Material shown:

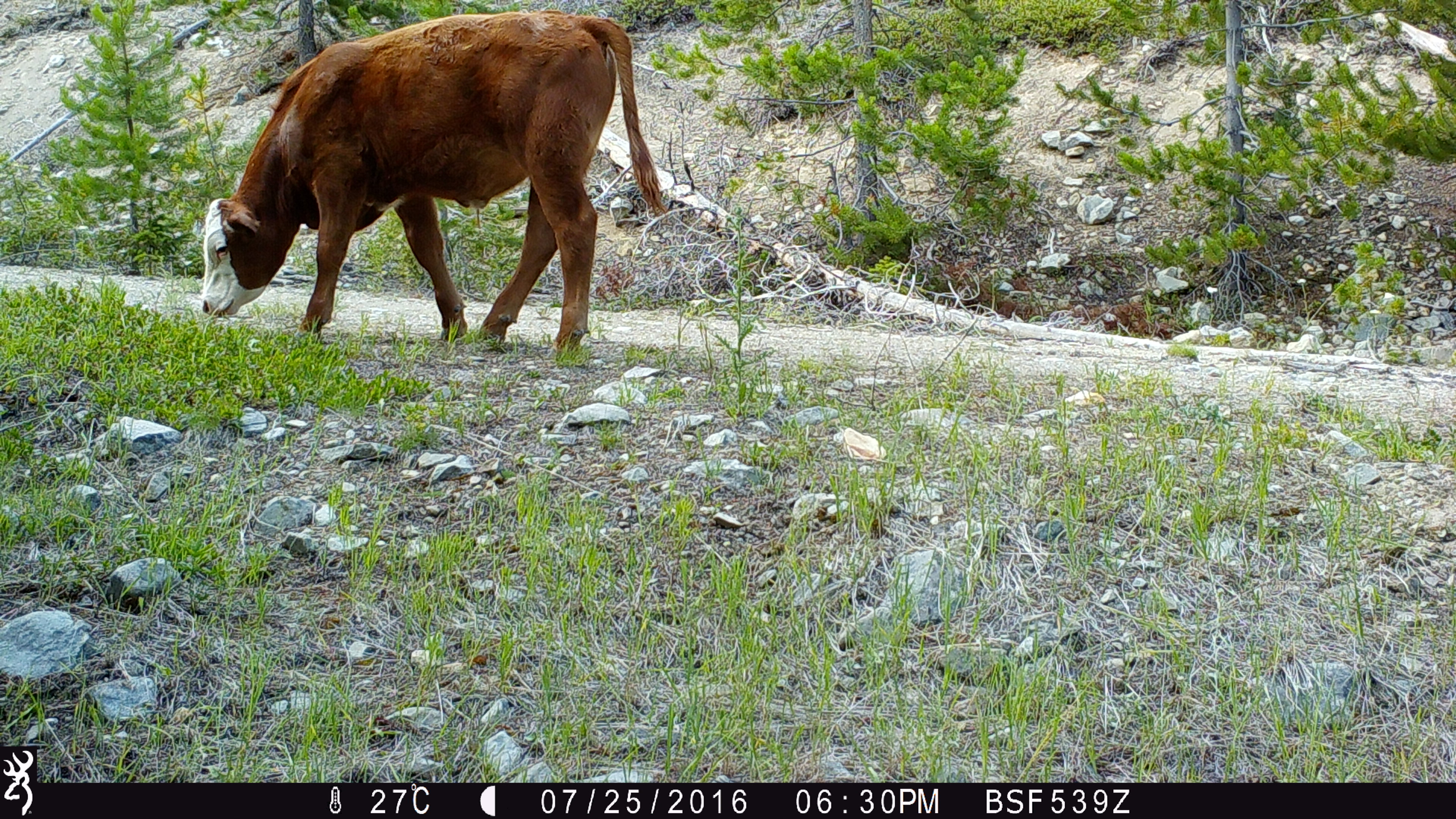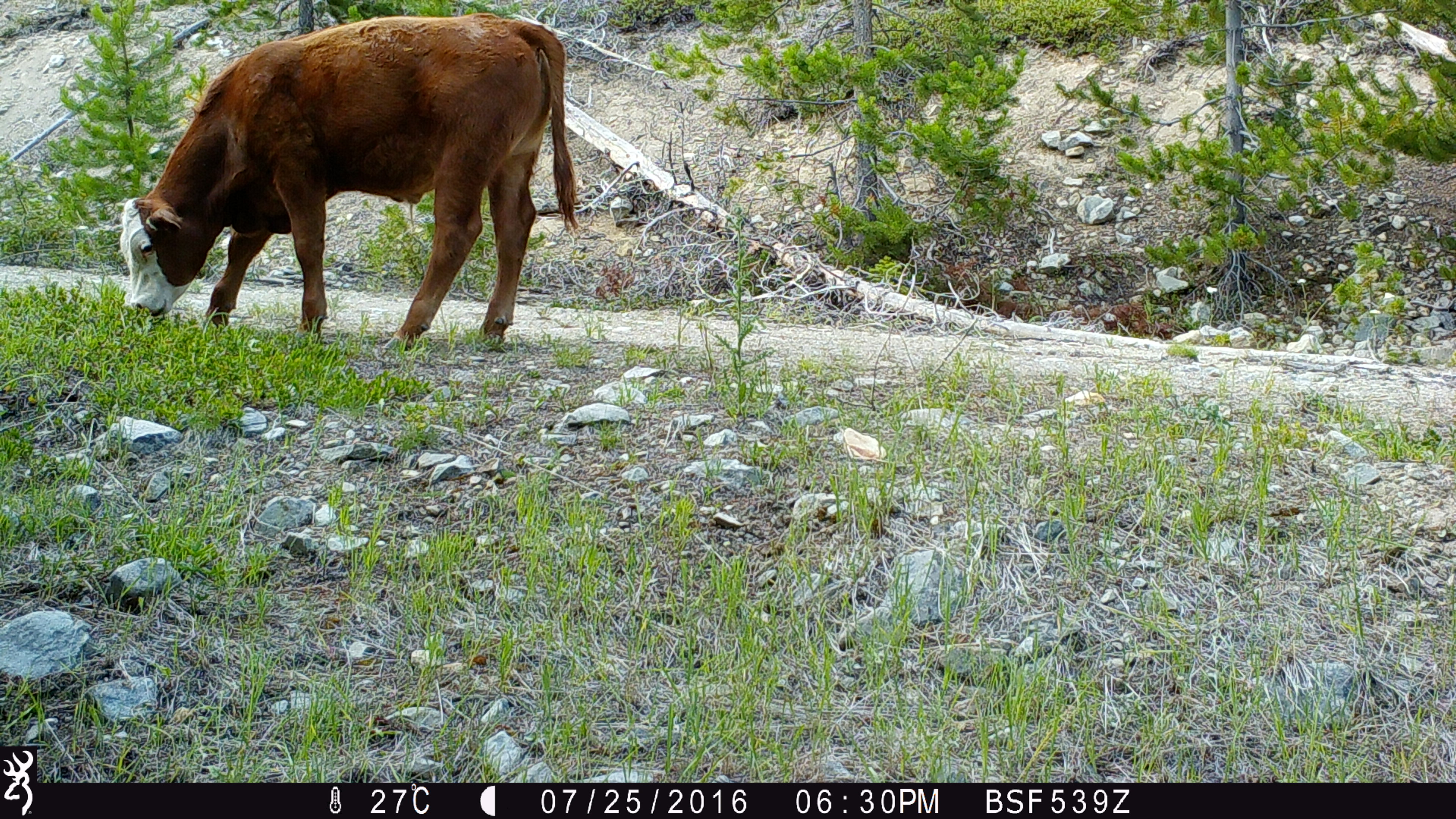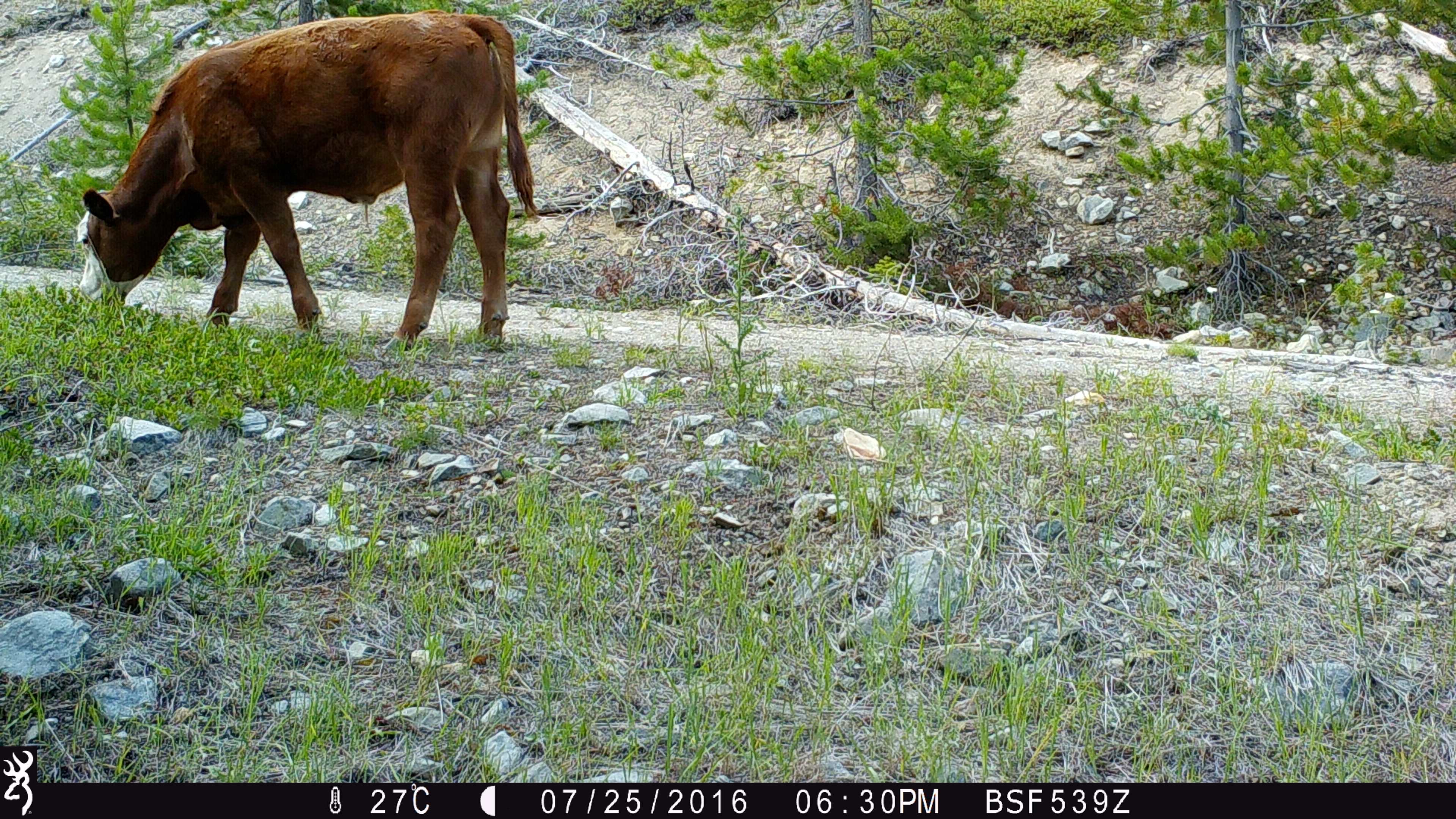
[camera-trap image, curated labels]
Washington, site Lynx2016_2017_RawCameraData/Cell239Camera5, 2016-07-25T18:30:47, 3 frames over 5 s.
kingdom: Animalia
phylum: Chordata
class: Mammalia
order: Artiodactyla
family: Bovidae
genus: Bos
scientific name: Bos taurus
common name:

Task description: I would like the data copied exactly as it stands, with no pictures included.

Result for this exercise:
[camera-trap image, curated labels]
Washington, site Lynx2016_2017_RawCameraData/Cell239Camera5, 2016-07-25T18:30:47, 3 frames over 5 s.
kingdom: Animalia
phylum: Chordata
class: Mammalia
order: Artiodactyla
family: Bovidae
genus: Bos
scientific name: Bos taurus
common name:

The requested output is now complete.